Well, it’s an example of the ‘Servant Songs’ found in Deutero-Isaiah (Is 40 – 55), and is in fact the last and longest of four. It is about the Servant, perhaps an unidentified individual or perhaps the nation as a whole, or at least the faithful remnant of that nation. The servant is undergoing great suffering, apparently at the hand of God, but somehow through that suffering the rest of the people find redemption and forgiveness. Of course this does make Christian sense, and Paul in his letter to the[LJ1] Romans, which I have just finished working through in my podcasts here, obviously makes great use of this text in the formation of his theology of salvation. But there are deeper questions, which the passage raises for people 600 years before anyone had ever heard of Jesus.
The Bible is in fact ambivalent about undeserved punishment. Ex 20:4-6 tells us clearly that several generations will suffer for their ancestors’ sins, while both Ezekiel (18:4) and Jeremiah (31:30) assure us that it is the people who sinned who will suffer, and no-one else. The first seems harsh, but the later texts simply do not tie in with reality. So are people punished because of the sins of others, and if so what are we to make of our own particular and personal suffering? And is it really God doing the smiting? Let’s try to pick these questions to bits.
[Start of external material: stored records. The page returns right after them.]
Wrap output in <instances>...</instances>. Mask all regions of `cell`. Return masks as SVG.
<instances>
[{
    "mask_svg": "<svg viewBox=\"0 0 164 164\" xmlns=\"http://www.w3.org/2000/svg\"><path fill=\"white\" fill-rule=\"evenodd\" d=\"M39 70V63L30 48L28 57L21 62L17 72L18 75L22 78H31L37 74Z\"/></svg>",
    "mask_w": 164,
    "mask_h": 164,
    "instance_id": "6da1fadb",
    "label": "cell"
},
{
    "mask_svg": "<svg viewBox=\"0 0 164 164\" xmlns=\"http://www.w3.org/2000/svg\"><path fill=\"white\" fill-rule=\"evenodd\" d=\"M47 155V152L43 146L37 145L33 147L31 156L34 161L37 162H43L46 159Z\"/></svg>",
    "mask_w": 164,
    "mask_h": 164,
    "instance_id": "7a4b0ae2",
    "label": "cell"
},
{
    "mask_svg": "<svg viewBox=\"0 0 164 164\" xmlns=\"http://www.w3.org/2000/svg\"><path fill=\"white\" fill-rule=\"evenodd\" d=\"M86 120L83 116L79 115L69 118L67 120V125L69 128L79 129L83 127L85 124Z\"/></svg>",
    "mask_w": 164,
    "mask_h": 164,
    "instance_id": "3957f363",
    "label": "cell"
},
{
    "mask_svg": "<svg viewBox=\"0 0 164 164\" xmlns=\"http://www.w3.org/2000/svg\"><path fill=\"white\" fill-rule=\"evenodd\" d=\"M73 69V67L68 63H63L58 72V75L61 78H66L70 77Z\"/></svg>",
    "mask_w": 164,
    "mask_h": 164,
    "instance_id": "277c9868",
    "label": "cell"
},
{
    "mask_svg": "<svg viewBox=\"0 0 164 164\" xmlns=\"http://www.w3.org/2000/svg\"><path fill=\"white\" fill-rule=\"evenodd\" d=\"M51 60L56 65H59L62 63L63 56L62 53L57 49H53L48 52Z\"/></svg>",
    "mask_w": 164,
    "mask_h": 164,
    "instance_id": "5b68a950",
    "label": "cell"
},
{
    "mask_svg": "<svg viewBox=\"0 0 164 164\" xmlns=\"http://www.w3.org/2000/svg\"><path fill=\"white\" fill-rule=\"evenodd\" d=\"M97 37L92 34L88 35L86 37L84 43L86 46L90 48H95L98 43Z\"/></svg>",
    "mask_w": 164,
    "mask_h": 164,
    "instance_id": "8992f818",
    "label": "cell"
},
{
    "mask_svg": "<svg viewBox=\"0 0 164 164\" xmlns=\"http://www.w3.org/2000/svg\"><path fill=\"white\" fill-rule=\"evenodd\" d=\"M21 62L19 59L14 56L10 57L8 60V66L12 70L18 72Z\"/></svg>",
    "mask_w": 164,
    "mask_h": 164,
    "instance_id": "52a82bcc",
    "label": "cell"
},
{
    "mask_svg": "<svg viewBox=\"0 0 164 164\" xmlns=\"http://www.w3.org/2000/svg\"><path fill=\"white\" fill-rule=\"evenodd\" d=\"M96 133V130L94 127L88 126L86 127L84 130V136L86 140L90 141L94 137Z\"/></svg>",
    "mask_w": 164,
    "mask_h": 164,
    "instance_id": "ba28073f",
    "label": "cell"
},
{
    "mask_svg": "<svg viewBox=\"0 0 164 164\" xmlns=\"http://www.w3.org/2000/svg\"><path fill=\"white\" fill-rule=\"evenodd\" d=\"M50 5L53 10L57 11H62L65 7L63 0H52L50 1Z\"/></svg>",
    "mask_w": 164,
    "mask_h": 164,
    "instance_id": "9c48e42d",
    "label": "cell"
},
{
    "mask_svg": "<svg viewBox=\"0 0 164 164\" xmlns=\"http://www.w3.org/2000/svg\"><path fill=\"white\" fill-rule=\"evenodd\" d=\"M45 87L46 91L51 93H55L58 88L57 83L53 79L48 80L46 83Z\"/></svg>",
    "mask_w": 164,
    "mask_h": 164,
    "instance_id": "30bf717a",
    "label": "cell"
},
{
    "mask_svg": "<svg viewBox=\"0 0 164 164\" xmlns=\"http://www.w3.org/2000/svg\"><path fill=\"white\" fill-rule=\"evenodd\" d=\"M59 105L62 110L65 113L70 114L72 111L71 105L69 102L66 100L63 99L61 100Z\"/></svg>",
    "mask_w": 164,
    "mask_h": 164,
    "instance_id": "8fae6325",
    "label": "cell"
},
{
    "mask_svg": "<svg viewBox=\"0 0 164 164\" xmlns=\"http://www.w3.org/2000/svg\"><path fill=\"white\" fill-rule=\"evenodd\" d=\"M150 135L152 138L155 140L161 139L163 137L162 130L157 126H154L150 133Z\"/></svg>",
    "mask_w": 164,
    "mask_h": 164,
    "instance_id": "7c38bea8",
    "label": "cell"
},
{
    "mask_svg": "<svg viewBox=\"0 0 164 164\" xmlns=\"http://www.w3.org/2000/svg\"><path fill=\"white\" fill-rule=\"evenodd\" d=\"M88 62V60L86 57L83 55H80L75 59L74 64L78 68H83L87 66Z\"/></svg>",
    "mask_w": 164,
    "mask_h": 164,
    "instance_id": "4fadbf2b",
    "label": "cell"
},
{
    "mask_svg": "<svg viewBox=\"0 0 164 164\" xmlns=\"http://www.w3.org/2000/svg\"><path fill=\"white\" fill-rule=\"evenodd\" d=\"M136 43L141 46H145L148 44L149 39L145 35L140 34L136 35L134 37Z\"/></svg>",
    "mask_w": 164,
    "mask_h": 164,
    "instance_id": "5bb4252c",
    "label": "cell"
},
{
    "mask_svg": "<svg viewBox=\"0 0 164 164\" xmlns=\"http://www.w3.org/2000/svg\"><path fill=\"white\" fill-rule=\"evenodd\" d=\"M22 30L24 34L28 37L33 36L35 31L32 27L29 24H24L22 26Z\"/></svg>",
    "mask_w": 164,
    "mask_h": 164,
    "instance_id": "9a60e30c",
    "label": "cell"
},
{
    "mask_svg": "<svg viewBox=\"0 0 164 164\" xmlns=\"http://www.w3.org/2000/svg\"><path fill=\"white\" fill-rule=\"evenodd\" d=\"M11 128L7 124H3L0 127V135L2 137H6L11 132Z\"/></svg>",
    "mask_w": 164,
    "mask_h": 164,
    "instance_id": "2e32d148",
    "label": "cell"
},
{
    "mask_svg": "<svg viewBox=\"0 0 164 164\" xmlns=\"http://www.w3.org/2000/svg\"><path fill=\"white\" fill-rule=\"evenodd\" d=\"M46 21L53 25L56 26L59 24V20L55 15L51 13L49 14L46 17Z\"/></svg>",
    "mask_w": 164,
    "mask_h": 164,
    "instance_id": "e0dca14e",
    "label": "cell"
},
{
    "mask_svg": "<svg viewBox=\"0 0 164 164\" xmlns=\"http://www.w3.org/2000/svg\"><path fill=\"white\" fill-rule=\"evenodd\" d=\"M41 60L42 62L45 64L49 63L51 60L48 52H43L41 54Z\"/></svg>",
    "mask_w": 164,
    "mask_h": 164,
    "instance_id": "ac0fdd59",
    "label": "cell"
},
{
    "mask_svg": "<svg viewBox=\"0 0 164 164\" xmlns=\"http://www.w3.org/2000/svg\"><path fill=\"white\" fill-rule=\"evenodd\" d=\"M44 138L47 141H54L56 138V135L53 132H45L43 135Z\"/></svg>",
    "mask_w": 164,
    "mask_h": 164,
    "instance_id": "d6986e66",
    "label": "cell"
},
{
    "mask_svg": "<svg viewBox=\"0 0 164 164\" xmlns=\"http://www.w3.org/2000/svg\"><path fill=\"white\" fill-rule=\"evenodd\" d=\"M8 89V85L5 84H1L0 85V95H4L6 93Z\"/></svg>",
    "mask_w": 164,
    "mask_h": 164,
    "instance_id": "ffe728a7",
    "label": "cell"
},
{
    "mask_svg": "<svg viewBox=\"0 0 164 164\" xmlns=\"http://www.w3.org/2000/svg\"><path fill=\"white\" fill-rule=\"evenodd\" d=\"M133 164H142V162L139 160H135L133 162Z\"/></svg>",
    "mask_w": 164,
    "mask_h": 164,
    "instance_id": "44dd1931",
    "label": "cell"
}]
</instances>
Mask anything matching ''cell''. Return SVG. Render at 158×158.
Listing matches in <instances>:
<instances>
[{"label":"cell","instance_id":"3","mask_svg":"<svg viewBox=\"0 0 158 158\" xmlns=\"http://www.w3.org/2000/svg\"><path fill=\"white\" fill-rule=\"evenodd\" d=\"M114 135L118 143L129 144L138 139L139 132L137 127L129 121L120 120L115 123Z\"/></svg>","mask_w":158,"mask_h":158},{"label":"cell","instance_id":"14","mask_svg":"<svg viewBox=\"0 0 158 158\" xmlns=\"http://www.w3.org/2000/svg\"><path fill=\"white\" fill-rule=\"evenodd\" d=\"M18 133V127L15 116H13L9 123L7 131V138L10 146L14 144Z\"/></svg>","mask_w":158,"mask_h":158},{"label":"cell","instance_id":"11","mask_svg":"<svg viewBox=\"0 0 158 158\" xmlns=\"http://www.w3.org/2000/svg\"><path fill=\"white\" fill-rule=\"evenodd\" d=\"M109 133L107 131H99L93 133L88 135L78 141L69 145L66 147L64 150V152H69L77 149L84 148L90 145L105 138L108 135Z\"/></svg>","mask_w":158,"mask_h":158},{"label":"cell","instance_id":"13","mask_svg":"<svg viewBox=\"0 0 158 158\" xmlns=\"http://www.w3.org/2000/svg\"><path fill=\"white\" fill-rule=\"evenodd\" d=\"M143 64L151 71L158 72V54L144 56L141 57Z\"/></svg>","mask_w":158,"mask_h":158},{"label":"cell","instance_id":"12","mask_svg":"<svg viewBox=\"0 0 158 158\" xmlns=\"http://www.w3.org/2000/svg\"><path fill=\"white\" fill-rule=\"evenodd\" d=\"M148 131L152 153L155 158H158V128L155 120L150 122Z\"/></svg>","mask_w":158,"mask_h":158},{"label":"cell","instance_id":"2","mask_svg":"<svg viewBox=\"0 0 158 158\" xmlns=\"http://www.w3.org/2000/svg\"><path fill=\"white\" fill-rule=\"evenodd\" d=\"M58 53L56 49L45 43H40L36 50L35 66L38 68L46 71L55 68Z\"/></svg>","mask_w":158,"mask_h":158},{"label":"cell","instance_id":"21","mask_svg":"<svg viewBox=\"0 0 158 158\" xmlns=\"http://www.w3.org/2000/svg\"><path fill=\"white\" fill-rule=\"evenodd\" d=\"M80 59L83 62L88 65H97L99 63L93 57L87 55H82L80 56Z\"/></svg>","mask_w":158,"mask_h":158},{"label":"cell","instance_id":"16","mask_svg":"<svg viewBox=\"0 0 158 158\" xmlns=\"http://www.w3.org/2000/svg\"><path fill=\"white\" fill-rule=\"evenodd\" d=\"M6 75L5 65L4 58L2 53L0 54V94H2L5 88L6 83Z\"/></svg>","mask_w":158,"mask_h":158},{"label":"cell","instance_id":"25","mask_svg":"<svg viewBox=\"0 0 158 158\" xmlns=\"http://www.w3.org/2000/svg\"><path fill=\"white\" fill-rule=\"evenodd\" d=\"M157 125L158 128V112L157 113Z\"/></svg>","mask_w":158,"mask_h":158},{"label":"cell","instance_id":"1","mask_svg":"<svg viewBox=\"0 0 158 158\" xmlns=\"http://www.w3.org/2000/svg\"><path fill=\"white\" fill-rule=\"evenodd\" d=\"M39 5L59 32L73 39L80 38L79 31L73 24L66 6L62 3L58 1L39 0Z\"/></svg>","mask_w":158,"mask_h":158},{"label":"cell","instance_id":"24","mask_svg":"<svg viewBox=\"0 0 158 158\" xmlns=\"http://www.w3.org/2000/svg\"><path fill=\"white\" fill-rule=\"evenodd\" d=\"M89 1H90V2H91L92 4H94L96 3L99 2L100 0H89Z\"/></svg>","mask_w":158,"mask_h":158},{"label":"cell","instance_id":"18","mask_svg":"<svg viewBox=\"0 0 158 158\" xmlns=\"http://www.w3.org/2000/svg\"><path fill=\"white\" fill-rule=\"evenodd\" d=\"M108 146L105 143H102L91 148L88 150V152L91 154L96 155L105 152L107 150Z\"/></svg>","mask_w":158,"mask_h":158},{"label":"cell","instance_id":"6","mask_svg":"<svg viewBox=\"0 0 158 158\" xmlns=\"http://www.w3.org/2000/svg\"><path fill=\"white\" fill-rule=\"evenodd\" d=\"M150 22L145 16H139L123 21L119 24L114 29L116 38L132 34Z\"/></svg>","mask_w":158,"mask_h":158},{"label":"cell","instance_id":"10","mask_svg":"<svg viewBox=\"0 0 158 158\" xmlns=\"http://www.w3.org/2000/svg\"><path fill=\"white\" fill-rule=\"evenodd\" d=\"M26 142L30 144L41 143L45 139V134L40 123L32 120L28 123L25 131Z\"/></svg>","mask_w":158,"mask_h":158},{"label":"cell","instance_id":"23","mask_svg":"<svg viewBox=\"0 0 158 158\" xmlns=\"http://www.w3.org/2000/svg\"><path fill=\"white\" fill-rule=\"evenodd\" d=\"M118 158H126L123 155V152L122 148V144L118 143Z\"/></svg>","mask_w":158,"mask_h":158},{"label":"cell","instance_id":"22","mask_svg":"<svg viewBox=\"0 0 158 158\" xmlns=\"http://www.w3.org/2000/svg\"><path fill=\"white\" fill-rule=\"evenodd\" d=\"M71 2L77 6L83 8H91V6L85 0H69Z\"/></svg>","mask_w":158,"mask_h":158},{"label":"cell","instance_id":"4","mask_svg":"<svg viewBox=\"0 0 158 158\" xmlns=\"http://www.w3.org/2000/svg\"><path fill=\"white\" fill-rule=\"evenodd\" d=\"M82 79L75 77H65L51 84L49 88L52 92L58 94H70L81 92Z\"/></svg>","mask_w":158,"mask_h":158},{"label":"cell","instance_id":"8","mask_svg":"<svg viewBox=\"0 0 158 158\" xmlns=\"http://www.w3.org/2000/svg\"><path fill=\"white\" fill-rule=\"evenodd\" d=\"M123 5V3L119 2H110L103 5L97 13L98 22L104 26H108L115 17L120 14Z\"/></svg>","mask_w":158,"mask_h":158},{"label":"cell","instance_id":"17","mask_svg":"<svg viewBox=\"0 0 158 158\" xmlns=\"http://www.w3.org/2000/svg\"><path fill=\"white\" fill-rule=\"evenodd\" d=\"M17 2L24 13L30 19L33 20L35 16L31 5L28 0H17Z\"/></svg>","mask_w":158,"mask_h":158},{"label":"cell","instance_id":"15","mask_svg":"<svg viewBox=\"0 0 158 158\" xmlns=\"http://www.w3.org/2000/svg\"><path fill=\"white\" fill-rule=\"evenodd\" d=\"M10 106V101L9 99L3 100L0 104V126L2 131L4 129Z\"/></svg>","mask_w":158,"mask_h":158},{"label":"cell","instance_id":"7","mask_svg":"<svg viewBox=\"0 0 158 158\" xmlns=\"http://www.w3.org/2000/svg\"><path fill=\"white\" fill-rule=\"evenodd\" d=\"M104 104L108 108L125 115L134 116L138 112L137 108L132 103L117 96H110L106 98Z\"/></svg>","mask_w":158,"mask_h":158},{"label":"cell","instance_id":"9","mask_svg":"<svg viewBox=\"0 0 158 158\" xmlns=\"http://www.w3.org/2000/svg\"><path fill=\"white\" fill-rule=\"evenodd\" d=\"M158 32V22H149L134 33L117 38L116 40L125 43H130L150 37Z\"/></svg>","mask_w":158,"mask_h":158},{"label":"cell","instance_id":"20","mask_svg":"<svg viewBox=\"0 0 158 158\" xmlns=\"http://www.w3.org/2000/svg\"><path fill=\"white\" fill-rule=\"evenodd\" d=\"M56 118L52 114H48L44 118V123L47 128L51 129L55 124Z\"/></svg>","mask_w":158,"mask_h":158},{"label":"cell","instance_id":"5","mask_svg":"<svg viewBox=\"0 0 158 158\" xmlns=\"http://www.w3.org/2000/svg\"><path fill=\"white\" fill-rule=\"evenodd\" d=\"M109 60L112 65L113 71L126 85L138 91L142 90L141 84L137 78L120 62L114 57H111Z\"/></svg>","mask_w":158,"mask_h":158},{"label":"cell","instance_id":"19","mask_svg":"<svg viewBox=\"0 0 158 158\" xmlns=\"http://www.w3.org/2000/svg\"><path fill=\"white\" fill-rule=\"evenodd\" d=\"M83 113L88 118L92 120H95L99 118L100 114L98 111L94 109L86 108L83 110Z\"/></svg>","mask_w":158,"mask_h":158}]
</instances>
First of all, it clearly is the case that people do suffer because of others’ sin. Ask anyone who has lost a loved one to a drunk driver. But not all suffering comes into this category. Accidents do happen. This passage, however, is not primarily an exploration of innocent suffering: we need to look to Job to find that kind of material. The Servant here may have suffering inflicted on him, but he accepts it willingly, without fighting, without protest. In that sense, the key verse here might be v.7. and if so, this becomes a passage not about why we suffer, but about how. That insight changes everything. Perhaps the passage was written to encourage those who felt they were being treated unfairly by God and others. A good Jew should face hardship like this, the author might be saying, and so of course Jesus, the perfect Jew, exemplifies its teaching perfectly. That’s why it is so easy to see him ‘prophesied about’ or ‘predicted’ by the author.
But when we look at how the servant suffers, we gain an incredibly difficult but amazingly inspiring insight. He sees his suffering as redemptive: good will come from it in the end. Of course the Bible doesn’t teach that all suffering is redemptive: much of it is purely destructive. But the point is that it can be. Secondly he suffers with dignity. Some of those old paintings of Ecce homo ‘Behold the Man!’ portray a quiet and dignified authority in the battered body of Jesus. Thirdly, he sees God’s hand in it. Again, not all punishment, according to the Bible, comes directly from the hand of God, although of course at the time of this passage any doctrine of Satan would have been very undeveloped: he comes onto the stage much later, so for now anything which happened could only come from God, particularly in such a strictly monotheistic faith as Judaism. But the Servant does recognise that through it all God is at work, and will bring his purposes out in the wash. Fourthly, he can see the other side, and holds on to the hope of future blessing to come. And finally, and perhaps this is the most startling of all, he actively intercedes for those who are responsible for his pain. What a way to suffer! No wallowing in it, no ‘poor me’, no trying to find someone to blame.
Can suffering be redemptive? The answer, I think, is that it can be if we choose to make it so. History is full of people who chose to use their suffering for others, from Maximillian Kolbe to Marcus Rashford. I’m very aware that there are people who have known, and know on a daily basis, suffering the like of which I cannot imagine, and far be it from me to load guilt onto pain by telling you how to deal with it. But this passage, I believe, sets us an example to which to aspire. Only Jesus has ever achieved it perfectly, but that doesn’t stop us from trying to follow him, through the pain and into the resurrection beyond.